Small Hong Kong flat with a 600 sq ft terrace shows how to merge indoor and outdoor spaces
Clever details such as glass doors and internal windows have helped turn a poky flat into a light-filled apartment in which the spacious wraparound terrace becomes a natural extension of the interior
When Peggy Bels first visited this 450 sq ft apartment on Shelley Street, Central, she was underwhelmed. The flat, which she had been tasked with renovating, had been shoddily carved into two bedrooms, a living room and a poky kitchen, none of which capitalised on the striking city views and abundance of natural light. But one feature caught the French interior designer’s eye: the 600 sq ft wraparound terrace.
“The terrace is very important,” Bels says. “I wanted to make the terrace part of the flat, to treat it like an [extension of the] indoor area. I knew it could be special.”
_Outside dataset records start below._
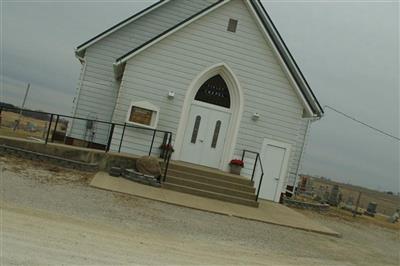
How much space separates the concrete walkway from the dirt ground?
1.48 ft

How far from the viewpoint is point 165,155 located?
15.5m

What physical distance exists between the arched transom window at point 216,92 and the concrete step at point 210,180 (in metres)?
3.57

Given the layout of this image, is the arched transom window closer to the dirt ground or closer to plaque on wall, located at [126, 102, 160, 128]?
plaque on wall, located at [126, 102, 160, 128]

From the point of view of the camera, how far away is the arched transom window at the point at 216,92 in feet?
56.5

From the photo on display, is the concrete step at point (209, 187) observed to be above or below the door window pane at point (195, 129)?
below

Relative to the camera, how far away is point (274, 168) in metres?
17.6

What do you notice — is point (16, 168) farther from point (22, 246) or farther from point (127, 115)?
point (22, 246)

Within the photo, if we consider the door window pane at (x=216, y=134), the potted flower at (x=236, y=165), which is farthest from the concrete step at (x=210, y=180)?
the door window pane at (x=216, y=134)

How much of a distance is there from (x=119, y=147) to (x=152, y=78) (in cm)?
276

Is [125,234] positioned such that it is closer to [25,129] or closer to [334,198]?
[334,198]

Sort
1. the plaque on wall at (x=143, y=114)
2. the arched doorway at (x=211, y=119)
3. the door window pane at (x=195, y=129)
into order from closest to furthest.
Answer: the plaque on wall at (x=143, y=114) < the arched doorway at (x=211, y=119) < the door window pane at (x=195, y=129)

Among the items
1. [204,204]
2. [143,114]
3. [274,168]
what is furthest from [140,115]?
[274,168]

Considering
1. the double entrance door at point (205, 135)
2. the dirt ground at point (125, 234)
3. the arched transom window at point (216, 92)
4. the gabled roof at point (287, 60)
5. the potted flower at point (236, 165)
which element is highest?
the gabled roof at point (287, 60)

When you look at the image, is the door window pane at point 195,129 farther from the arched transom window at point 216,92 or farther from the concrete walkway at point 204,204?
the concrete walkway at point 204,204
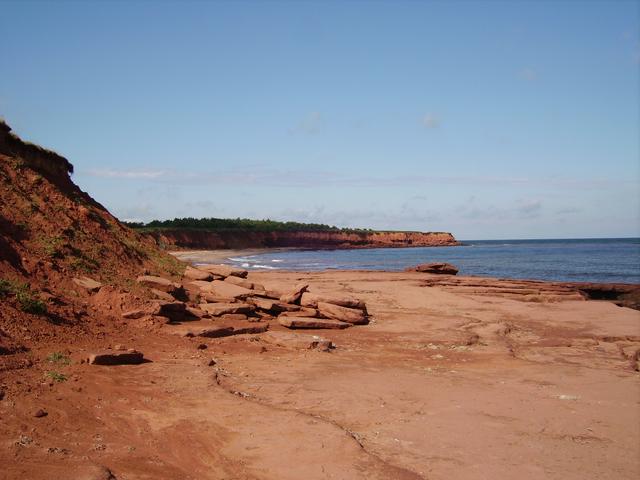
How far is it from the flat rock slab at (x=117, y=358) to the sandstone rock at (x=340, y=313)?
7040 millimetres

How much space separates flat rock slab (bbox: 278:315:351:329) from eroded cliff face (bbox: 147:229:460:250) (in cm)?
6847

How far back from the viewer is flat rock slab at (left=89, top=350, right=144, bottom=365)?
336 inches

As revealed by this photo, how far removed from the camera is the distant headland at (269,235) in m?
90.0

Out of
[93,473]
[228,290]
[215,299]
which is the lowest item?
[93,473]

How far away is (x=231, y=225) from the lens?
369 ft

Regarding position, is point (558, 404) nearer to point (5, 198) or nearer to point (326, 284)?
point (5, 198)

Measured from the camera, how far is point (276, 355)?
36.4 ft

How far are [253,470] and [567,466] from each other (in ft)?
11.9

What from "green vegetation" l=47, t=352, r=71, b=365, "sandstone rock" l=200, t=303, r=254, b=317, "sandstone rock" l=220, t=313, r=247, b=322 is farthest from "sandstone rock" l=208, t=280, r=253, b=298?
"green vegetation" l=47, t=352, r=71, b=365

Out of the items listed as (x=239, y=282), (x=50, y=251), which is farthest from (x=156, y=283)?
(x=239, y=282)

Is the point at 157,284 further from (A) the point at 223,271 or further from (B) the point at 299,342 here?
(B) the point at 299,342

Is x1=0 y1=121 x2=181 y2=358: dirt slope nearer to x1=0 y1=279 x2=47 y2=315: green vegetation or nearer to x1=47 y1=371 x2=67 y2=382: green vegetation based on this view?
x1=0 y1=279 x2=47 y2=315: green vegetation

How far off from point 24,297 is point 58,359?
2287 mm

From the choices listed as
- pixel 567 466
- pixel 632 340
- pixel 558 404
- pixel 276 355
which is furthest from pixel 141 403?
→ pixel 632 340
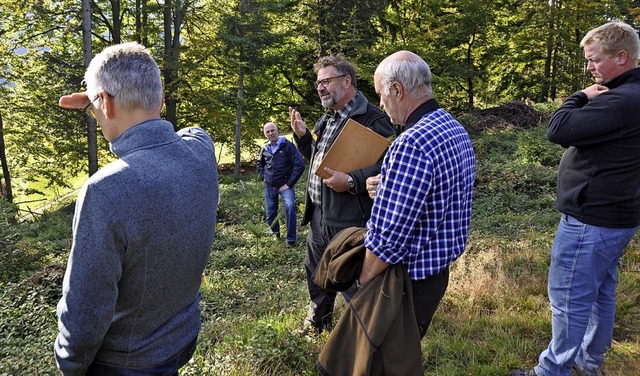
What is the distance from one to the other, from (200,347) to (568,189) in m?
2.99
So Bels set to work. She contacted the Buildings Department and found the flat had no internal structural walls, meaning she could reconfigure the space however she wanted. The owner, an expat for whom Bels had designed another apartment six years earlier, gave her “carte blanche”.
“I removed every wall,” Bels says. “We then started from scratch. Plumbing, electricity, walls, floor, windows – everything’s new. It was a full renovation.”
Merging the indoor and outdoor spaces meant fitting floor-to-ceiling glass doors that slide away to open the living room to the elements.
“The inside and outside are now like one place, the sofas [on the terrace] become like an extension of the inside,” Bels says. “It also makes the living room look much bigger.”